Lab-Made? SARS-CoV-2 Genealogy Through the Lens of Gain-of-Function Research
If you hear anyone claim “we know the virus didn’t come from a lab”, don’t buy it — it may well have. Labs around the globe have been creating synthetic viruses like CoV2 for years. And no, its genome would not necessarily contain hallmarks of human manipulation: modern genetic engineering tools permit cutting and pasting genomic fragments without leaving a trace. It can be done quickly, too: it took a Swiss team less than a month to create a synthetic clone of CoV2.
How I Learned to Start Worrying
Oh, come on. Lab-made? Nonsense! Back in January, that was my knee-jerk reaction when ideas that Covid-19 is caused by a laboratory leak had just surfaced. Bioweapon? Well, that is just Flat Earth crazies territory. Thus, whenever I kept hearing anything about non-natural origins of SARS-CoV-2, I brushed it aside under similar sentiments. So what if there is a virology institute in Wuhan?
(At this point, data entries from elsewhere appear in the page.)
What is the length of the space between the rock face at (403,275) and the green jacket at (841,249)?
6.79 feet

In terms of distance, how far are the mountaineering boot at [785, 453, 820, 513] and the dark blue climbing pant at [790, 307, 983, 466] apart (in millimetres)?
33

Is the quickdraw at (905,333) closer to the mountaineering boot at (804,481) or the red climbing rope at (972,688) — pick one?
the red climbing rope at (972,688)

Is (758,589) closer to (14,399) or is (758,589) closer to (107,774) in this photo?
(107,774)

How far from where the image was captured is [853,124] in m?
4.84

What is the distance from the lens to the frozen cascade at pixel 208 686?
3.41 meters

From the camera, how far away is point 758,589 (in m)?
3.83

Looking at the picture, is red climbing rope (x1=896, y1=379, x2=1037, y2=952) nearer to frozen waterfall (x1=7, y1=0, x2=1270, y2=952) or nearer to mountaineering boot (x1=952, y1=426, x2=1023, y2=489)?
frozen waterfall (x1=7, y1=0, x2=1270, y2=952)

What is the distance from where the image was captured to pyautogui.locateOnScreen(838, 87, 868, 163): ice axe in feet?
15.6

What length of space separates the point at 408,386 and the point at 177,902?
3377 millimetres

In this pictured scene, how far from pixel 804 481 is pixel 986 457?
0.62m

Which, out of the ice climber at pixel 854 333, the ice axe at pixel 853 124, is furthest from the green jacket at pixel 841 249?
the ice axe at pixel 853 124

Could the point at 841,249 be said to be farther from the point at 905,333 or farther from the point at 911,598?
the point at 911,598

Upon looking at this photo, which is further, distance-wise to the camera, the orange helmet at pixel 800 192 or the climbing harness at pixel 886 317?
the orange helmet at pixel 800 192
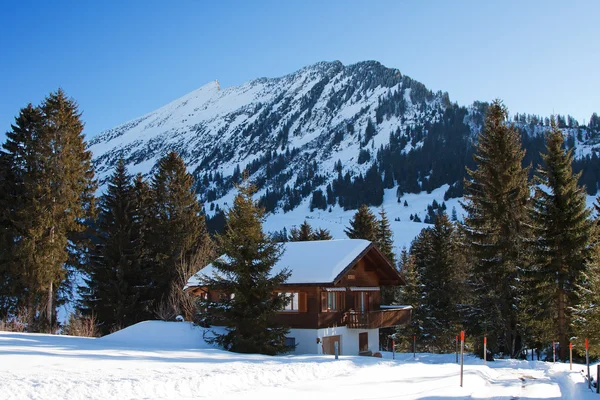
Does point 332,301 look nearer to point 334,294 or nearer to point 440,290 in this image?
point 334,294

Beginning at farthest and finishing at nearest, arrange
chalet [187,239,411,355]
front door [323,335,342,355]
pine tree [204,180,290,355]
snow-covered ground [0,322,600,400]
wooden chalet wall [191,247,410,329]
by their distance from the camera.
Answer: front door [323,335,342,355]
wooden chalet wall [191,247,410,329]
chalet [187,239,411,355]
pine tree [204,180,290,355]
snow-covered ground [0,322,600,400]

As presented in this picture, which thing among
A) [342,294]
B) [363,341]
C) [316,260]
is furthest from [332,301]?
[363,341]

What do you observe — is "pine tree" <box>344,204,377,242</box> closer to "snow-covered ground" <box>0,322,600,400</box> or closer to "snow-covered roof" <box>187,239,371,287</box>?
"snow-covered roof" <box>187,239,371,287</box>

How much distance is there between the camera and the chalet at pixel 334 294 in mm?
29109

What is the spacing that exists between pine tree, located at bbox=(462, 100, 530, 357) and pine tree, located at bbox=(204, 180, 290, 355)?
1492 centimetres

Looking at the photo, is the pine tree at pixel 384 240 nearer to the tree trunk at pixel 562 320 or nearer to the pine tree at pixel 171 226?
the pine tree at pixel 171 226

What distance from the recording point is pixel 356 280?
33.4 metres

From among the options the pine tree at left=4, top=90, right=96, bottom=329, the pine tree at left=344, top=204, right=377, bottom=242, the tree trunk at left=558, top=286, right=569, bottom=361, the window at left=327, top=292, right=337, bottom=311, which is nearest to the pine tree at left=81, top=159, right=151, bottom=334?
the pine tree at left=4, top=90, right=96, bottom=329

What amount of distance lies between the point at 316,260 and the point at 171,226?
14.1 metres

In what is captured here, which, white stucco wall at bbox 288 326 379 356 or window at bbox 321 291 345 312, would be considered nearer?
white stucco wall at bbox 288 326 379 356

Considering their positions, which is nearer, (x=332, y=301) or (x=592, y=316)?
(x=592, y=316)

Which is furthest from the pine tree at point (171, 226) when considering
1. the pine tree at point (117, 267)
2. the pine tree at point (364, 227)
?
the pine tree at point (364, 227)

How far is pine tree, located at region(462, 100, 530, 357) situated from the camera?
33094 millimetres

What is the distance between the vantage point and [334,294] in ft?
104
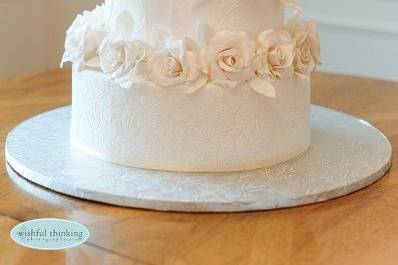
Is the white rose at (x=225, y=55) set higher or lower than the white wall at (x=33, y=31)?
higher

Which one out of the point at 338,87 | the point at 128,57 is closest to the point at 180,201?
the point at 128,57

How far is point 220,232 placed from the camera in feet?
3.03

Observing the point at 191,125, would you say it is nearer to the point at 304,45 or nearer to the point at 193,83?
the point at 193,83

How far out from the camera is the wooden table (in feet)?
2.82

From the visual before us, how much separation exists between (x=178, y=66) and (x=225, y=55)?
6 cm

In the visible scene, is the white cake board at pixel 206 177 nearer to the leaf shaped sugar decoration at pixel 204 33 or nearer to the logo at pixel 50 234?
the logo at pixel 50 234

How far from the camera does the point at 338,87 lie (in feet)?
5.54

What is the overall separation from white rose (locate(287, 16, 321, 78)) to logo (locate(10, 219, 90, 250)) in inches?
15.4

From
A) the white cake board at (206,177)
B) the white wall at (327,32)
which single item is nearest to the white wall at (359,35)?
the white wall at (327,32)

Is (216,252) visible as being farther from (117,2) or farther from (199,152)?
(117,2)

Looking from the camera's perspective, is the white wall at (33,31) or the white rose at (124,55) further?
the white wall at (33,31)

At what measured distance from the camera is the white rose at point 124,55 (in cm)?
105

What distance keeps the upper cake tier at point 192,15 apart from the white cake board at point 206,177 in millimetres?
192

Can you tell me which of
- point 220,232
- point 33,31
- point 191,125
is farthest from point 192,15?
point 33,31
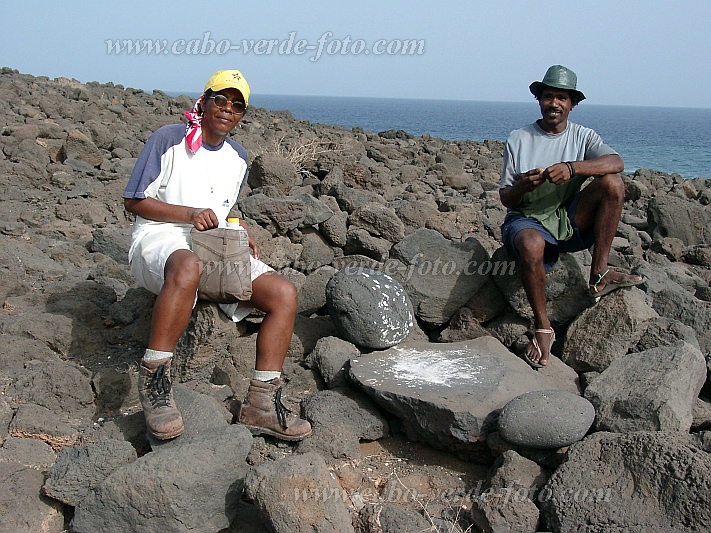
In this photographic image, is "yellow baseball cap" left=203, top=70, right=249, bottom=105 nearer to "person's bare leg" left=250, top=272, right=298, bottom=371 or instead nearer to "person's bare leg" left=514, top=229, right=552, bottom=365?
"person's bare leg" left=250, top=272, right=298, bottom=371

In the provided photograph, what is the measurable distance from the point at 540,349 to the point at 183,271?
2226 mm

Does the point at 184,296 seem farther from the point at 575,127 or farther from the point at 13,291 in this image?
the point at 575,127

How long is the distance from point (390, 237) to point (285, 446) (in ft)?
8.12

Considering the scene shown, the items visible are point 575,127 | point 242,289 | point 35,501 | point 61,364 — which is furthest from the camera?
point 575,127

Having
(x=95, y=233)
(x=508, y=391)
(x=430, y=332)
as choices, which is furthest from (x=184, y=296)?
(x=95, y=233)

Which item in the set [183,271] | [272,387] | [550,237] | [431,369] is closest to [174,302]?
[183,271]

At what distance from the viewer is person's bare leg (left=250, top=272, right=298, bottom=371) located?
3595 mm

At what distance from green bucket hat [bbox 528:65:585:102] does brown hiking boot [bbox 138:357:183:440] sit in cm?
289

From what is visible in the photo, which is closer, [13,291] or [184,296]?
[184,296]

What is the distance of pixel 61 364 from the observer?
153 inches

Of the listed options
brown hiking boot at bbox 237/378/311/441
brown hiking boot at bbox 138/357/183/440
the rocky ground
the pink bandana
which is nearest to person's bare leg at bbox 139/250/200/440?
brown hiking boot at bbox 138/357/183/440

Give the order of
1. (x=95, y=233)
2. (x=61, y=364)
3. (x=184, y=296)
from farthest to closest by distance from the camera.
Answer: (x=95, y=233) → (x=61, y=364) → (x=184, y=296)

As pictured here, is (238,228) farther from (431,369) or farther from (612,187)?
(612,187)

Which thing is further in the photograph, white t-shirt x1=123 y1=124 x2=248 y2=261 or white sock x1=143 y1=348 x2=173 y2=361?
white t-shirt x1=123 y1=124 x2=248 y2=261
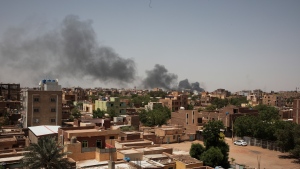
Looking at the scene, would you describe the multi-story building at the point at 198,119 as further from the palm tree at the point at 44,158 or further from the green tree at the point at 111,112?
the palm tree at the point at 44,158

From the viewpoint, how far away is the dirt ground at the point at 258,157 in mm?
30942

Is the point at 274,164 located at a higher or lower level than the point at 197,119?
lower

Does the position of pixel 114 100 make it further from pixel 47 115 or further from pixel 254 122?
pixel 254 122

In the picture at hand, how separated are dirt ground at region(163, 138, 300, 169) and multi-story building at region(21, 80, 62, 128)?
55.4 feet

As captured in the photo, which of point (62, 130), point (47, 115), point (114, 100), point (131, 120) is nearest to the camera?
point (62, 130)

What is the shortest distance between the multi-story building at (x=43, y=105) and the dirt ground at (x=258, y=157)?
16878 mm

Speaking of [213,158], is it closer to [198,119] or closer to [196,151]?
[196,151]

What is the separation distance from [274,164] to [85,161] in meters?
21.2

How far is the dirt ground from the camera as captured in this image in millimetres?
30942

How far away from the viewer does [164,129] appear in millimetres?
43250

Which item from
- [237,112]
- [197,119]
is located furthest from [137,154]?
[237,112]

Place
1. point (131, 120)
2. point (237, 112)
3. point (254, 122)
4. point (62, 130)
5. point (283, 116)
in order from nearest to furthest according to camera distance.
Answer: point (62, 130)
point (254, 122)
point (131, 120)
point (237, 112)
point (283, 116)

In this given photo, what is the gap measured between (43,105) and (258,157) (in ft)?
92.2

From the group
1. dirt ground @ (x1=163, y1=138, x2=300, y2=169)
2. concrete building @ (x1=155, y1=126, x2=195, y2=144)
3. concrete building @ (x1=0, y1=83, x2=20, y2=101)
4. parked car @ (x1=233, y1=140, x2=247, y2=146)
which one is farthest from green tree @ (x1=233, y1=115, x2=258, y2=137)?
concrete building @ (x1=0, y1=83, x2=20, y2=101)
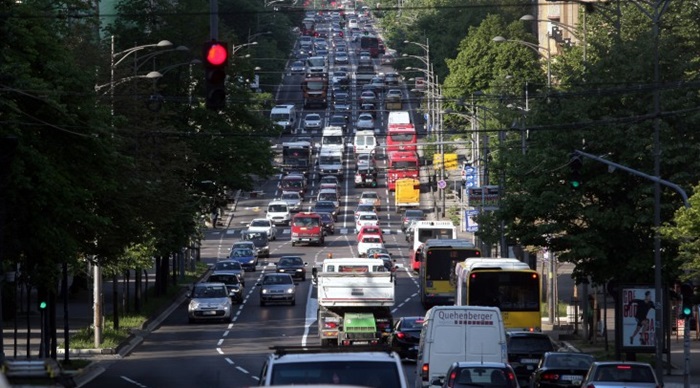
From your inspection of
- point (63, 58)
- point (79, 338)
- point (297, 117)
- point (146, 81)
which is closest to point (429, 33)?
point (297, 117)

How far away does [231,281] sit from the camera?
6731 cm

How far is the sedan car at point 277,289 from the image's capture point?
215 feet

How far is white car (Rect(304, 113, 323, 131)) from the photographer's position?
13575 cm

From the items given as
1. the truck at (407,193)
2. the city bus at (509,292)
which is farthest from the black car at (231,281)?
the truck at (407,193)

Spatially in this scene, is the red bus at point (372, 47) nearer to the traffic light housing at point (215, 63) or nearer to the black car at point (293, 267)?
the black car at point (293, 267)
Who knows how many of those are sprinkled throughout China.
At some point, it became necessary to brush such theories aside in a substantiated manner, as their proponents began to back up their theses about the possible artificial nature of the virus with arguments from molecular biology, and when engaging them in debate, I wanted to smash their conspiracy theories with cold, hard scientific facts. Just like that Nature paper (or so I thought).
So it was then, in pursuit of arguments against the virus’s lab-madeness, that I got infected by the virus of doubt. What was the source of my doubts? The fact that the deeper you dive into the research activities of coronavirologists over the past 15–20 years, the more you realize that creating chimeras like CoV2 was commonplace in their labs. And CoV2 is an obvious chimera (though not nesessarily a lab-made one), which is based on the ancestral bat strain RaTG13, in which the receptor binding motif (RBM) in its spike protein is replaced by the RBM from a pangolin strain, and in addition, a small but very special stretch of 4 amino acids is inserted, which creates a furin cleavage site that, as virologists have previously established, significantly expands the “repertoire” of the virus in terms of whose cells it can penetrate. Most likely, it was thanks to this new furin site that the new mutant managed to jump species from its original host to humans.
Indeed, virologists, including the leader of coronavirus research at the Wuhan Institute of Virology, Shi Zhengli, have done many similar things in the past — both replacing the RBM in one type of virus by an RBM from another, or adding a new furin site that can provide a species-specific coronavirus with an ability to start using the same receptor (e.g. ACE2) in other species. In fact, Shi Zhengli’s group was creating chimeric constructs as far back as 2007 and as recently as 2017, when they created a whole of 8 new chimeric coronaviruses with various RBMs. In 2019 such work was in full swing, as WIV was part of a $3.7 million NIH grant titled Understanding the Risk of Bat Coronavirus Emergence. Under its auspices, Shi Zhengli co-authored a 2019 paper that called for continued research into synthetic viruses and testing them in vitro and in vivo:
Currently, no clinical treatments or prevention strategies are available for any human coronavirus. Given the conserved RBDs of SARS-CoV and bat SARSr-CoVs, some anti-SARS-CoV strategies in development, such as anti-RBD antibodies or RBD-based vaccines, should be tested against bat SARSr-CoVs. Recent studies demonstrated that anti-SARS-CoV strategies worked against only WIV1 and not SHC014. In addition, little information is available on HKU3-related strains that have much wider geographical distribution and bear truncations in their RBD. Similarly, anti-S antibodies against MERS-CoV could not protect from infection with a pseudovirus bearing the bat MERSr-CoV S. Furthermore, little is known about the replication and pathogenesis of these bat viruses. Thus, future work should be focused on the biological properties of these viruses using virus isolation, reverse genetics and in vitro and in vivo infection assays. The resulting data would help the prevention and control of emerging SARS-like or MERS-like diseases in the future.
If the above quote might seem vague as to what exactly “using reverse genetics” might mean, the NIH grant itself spells it out:
Aim 3. In vitro and in vivo characterization of SARSr-CoV spillover risk, coupled with spatial and phylogenetic analyses to identify the regions and viruses of public health concern. We will use S protein sequence data, infectious clone technology, in vitro and in vivo infection experiments and analysis of receptor binding to test the hypothesis that % divergence thresholds in S protein sequences predict spillover potential.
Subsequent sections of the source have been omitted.